What if the biggest threat to generative artificial intelligence (AI) is not its potential harm to humanity, but rather the danger it poses to itself? According to a recent study, the accumulation of errors resulting from training AI models with data generated by other AI systems can lead to a phenomenon called “collapse of the model.”
Generative AIs are designed to create content based on textual prompts or produce images and sound. To accomplish this, they rely on being trained with properly contextualized and representative datasets. These datasets are initially generated by humans and often sourced from the vast amount of information available on the internet, including social media posts, e-commerce reviews, and news articles.
However, the study reveals that when AIs are trained with their own production, the rare occurrences within the data can vanish over generations. This phenomenon occurs because generative AIs are statistical prediction systems that rely on probabilities established from real-world data. As the AI system recursively generates content, it tends to overestimate frequent events and underestimate implausible ones. Just like making copies of copies, details from the original document are gradually lost.
Dr. Nicolas Papernot, a researcher at the University of Toronto and co-author of the study, draws an analogy to a photocopier. While the first copy retains the quality of the original, subsequent copies lose important details. Similarly, as generative AIs continue to produce content based on their own generated data, the original source becomes diluted, leading to a collapse of the model.
This study sheds light on a lesser-known aspect of generative AI and underscores the importance of carefully curating and diversifying datasets during the training process. It highlights the need to strike a balance between relying on existing data and introducing new, real-world information to avoid the collapse of AI models.
While the debate on the risks and benefits of AI continues, understanding and addressing the potential self-destructive tendencies of AI models is crucial for their long-term viability and reliability.
Frequently Asked Questions (FAQ)
Q: What is generative artificial intelligence (AI)?
A: Generative AI refers to a type of artificial intelligence that is designed to create content, such as images, sound, or text, based on given input.
Q: What is the collapse of the model in generative AI?
A: The collapse of the model refers to a phenomenon where generative AI models accumulate errors and stop functioning normally due to being trained with data that itself comes from AI systems.
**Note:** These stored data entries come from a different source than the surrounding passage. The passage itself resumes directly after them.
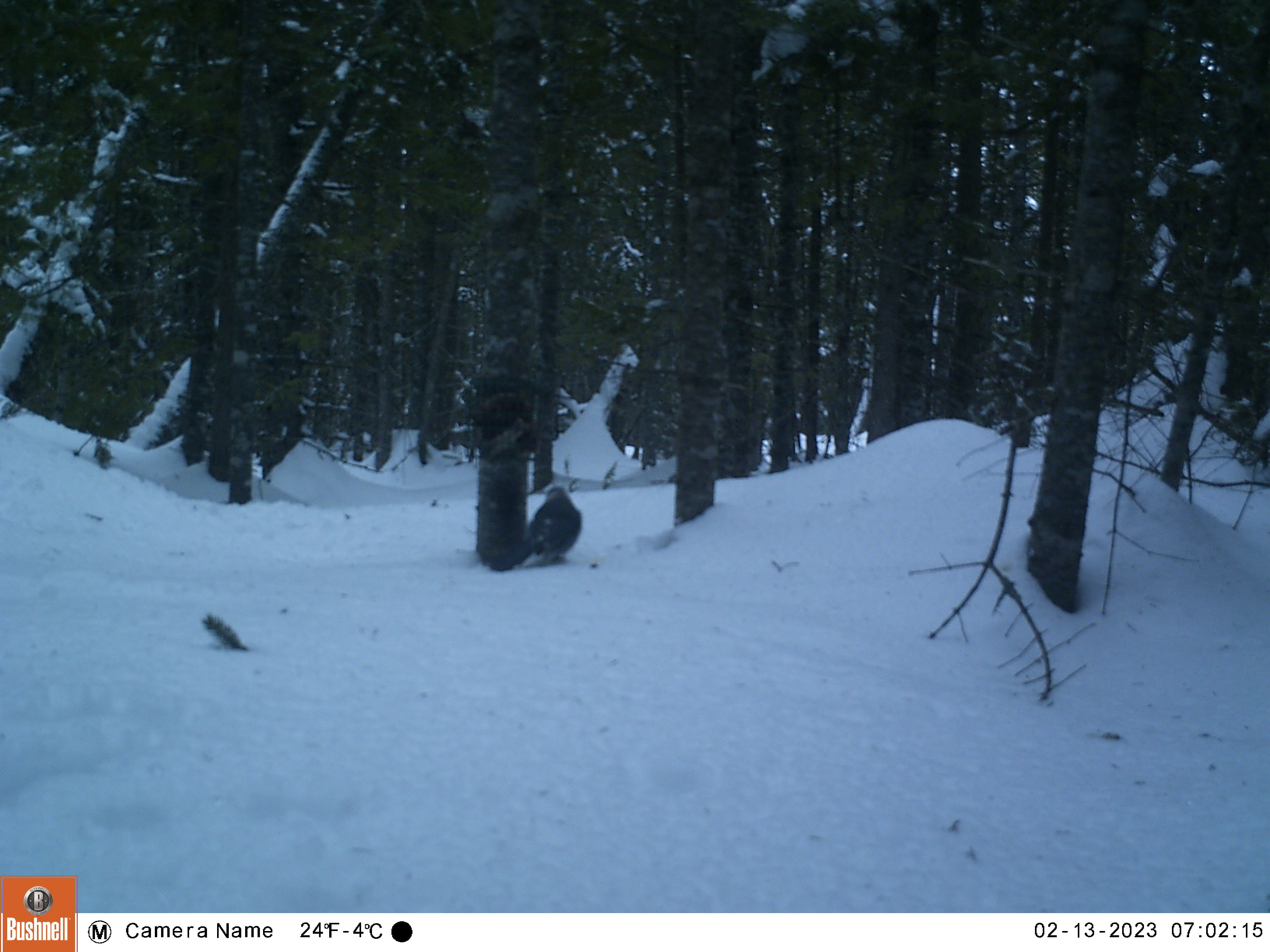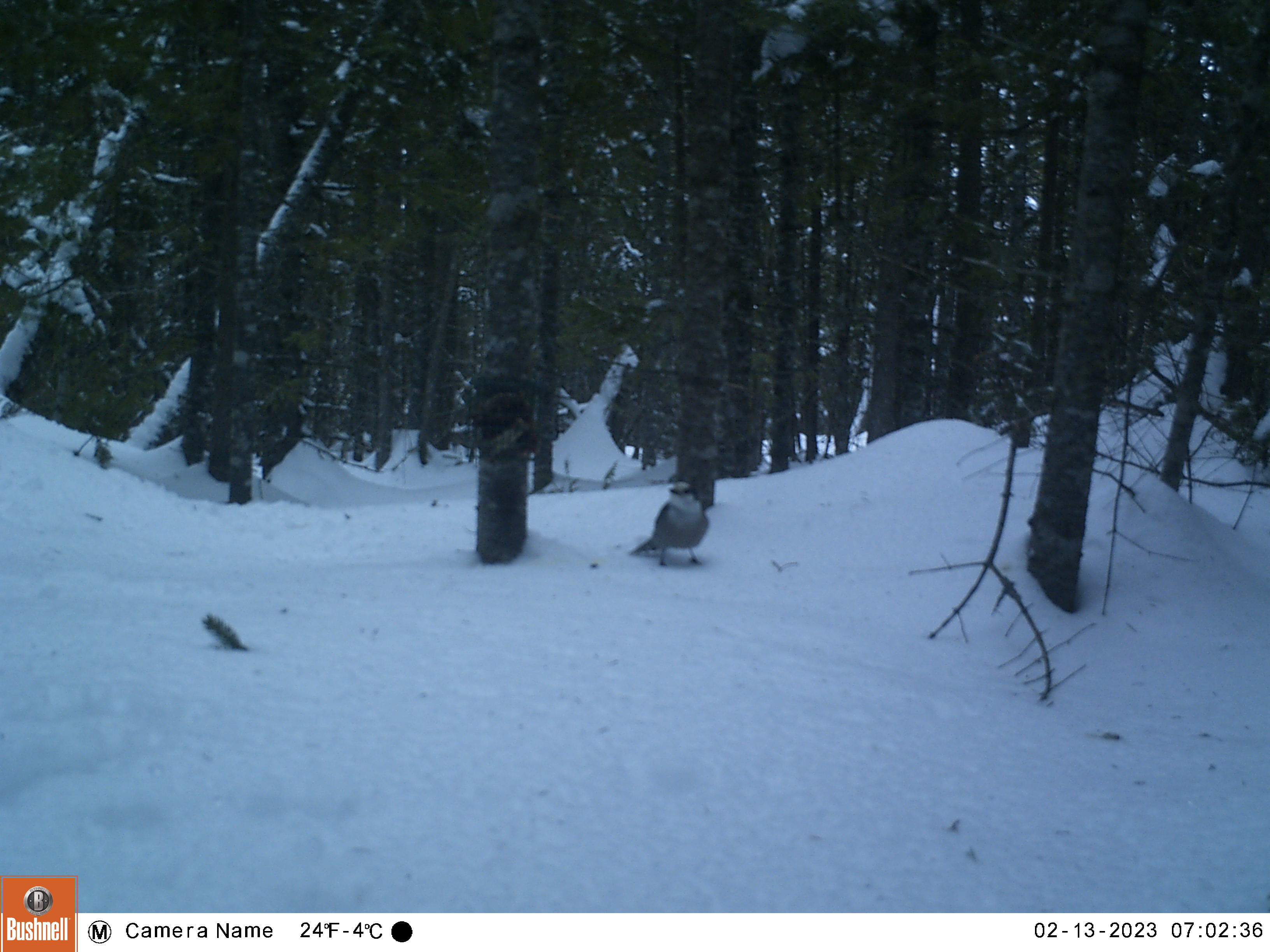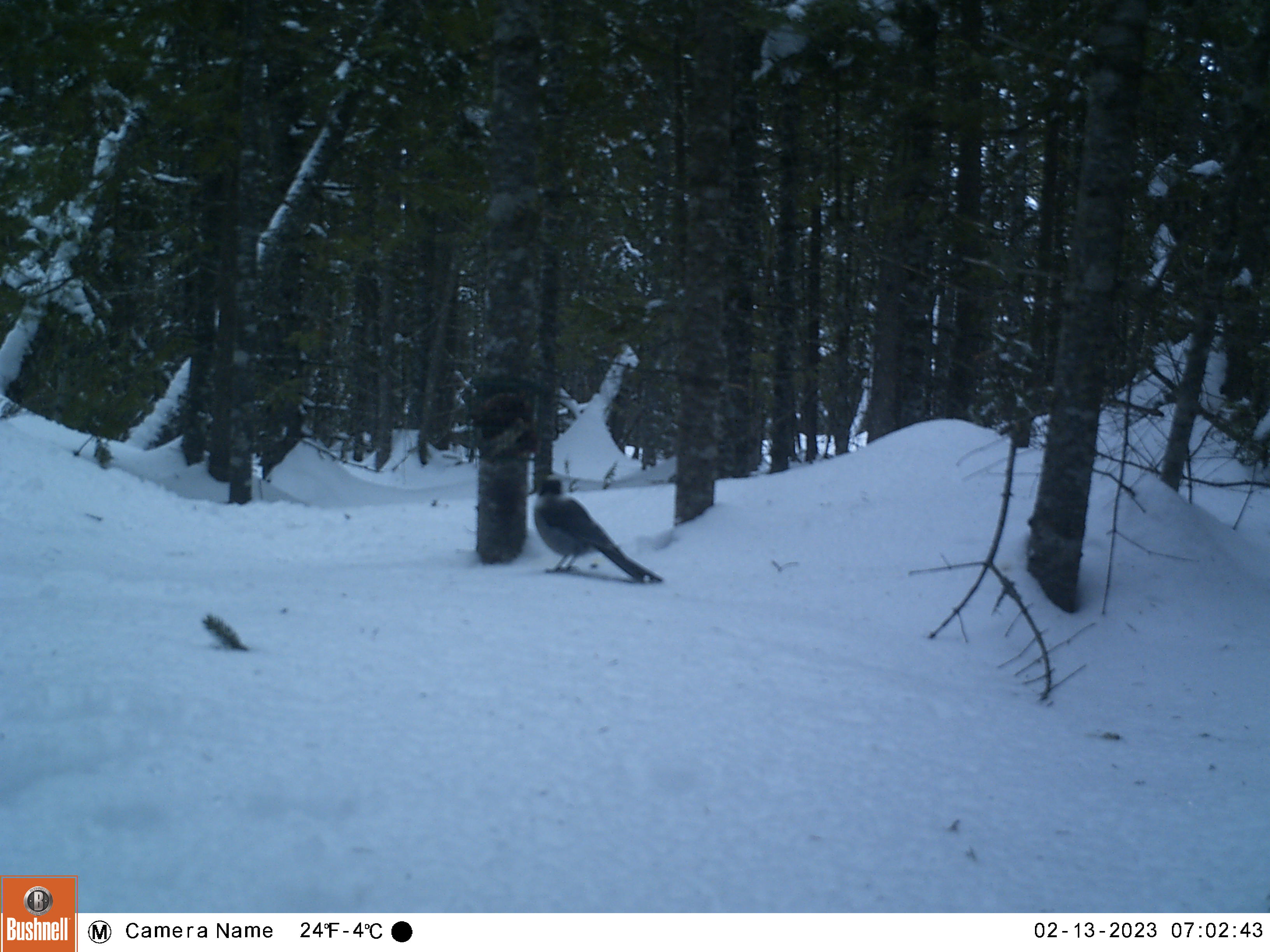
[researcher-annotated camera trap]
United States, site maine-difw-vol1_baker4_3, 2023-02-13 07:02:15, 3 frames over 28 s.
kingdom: Animalia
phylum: Chordata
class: Aves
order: Passeriformes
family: Corvidae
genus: Perisoreus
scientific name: Perisoreus canadensis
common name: canada jay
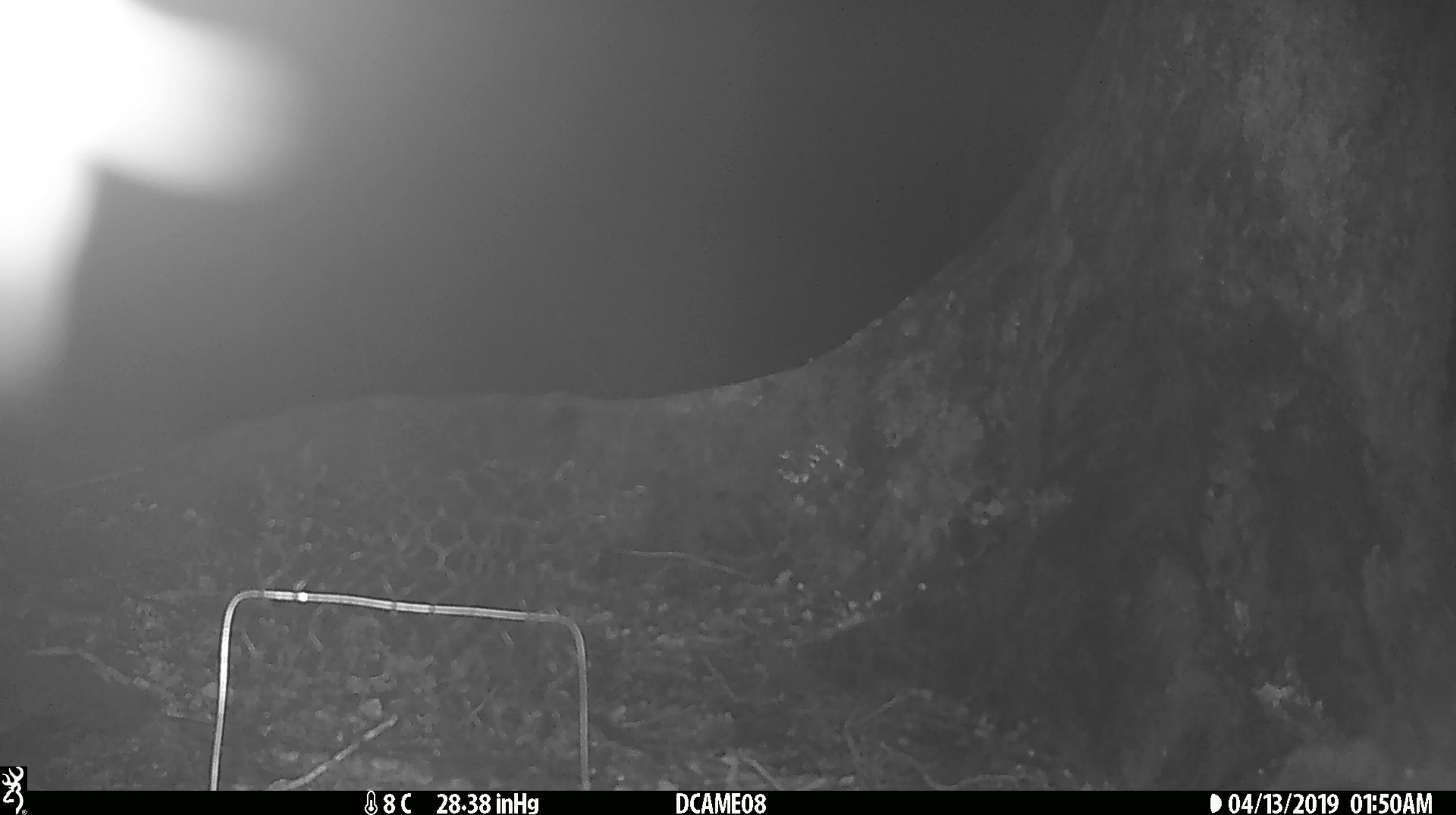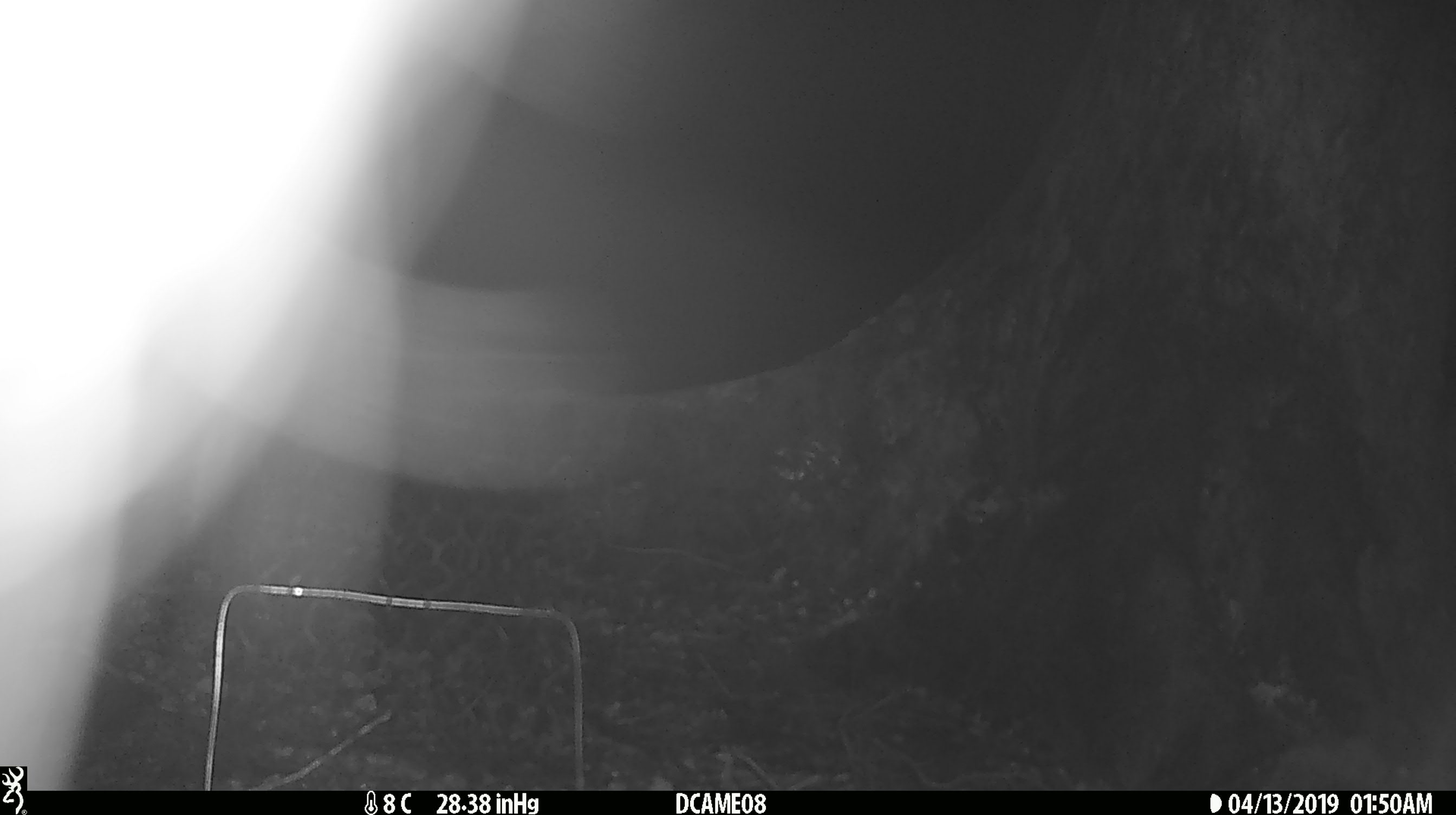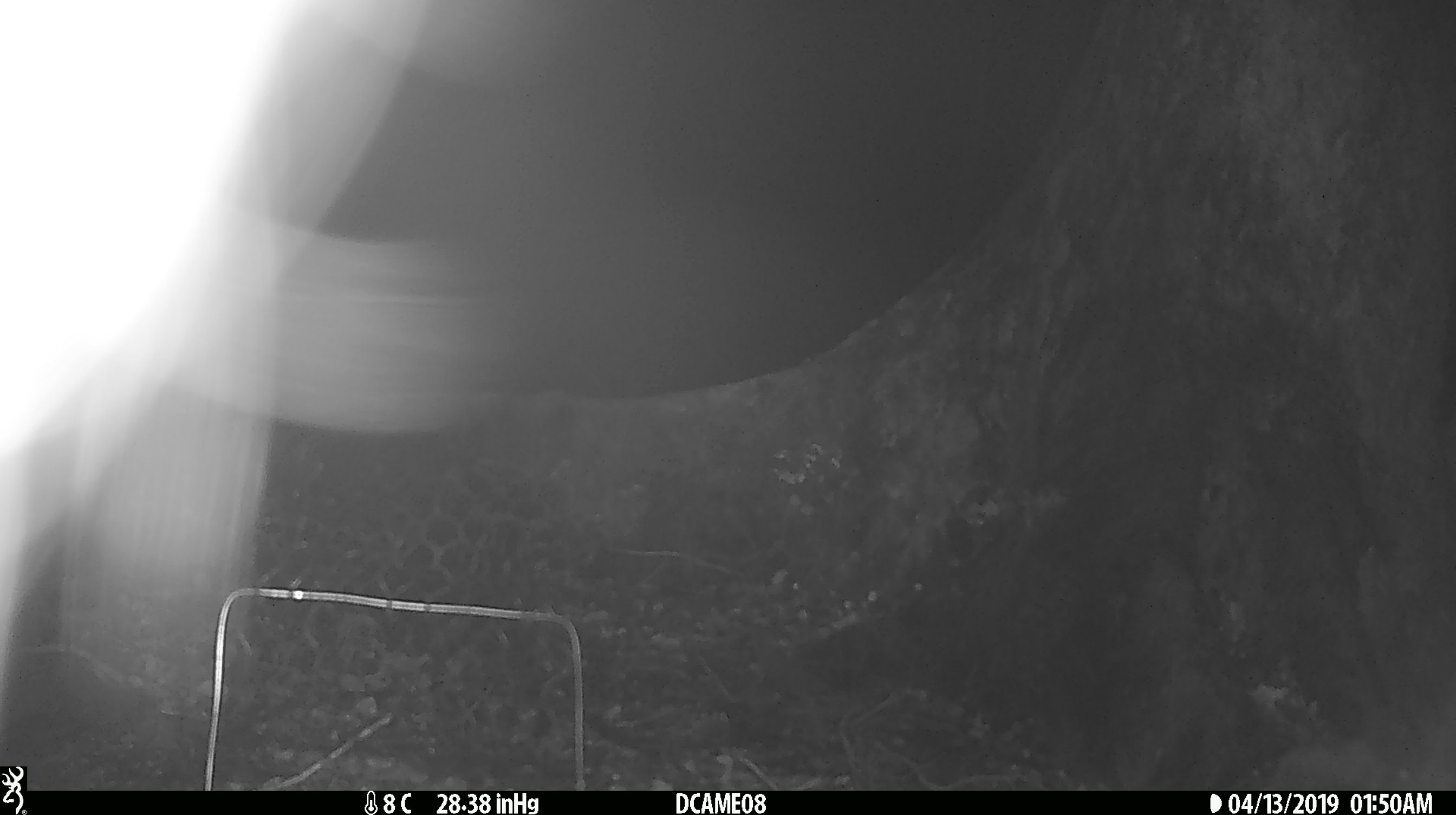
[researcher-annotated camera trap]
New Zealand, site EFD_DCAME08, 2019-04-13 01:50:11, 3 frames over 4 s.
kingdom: Animalia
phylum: Chordata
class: Mammalia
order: Diprotodontia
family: Phalangeridae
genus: Trichosurus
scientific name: Trichosurus vulpecula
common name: common brushtail possum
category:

Q: How are generative AI models trained?
A: Generative AI models are trained using datasets that provide contextualized and representative information. These datasets are often generated by humans and sourced from various online platforms.
Q: Why do generative AI models collapse?
A: Generative AI models can collapse when trained with their own production because they tend to overestimate frequent events and underestimate implausible ones, gradually losing important details over generations.
Q: How can the collapse of generative AI models be prevented?
A: To prevent the collapse of AI models, it is essential to curate and diversify datasets during the training process. Introducing new, real-world information alongside existing data can help maintain the viability and reliability of AI models.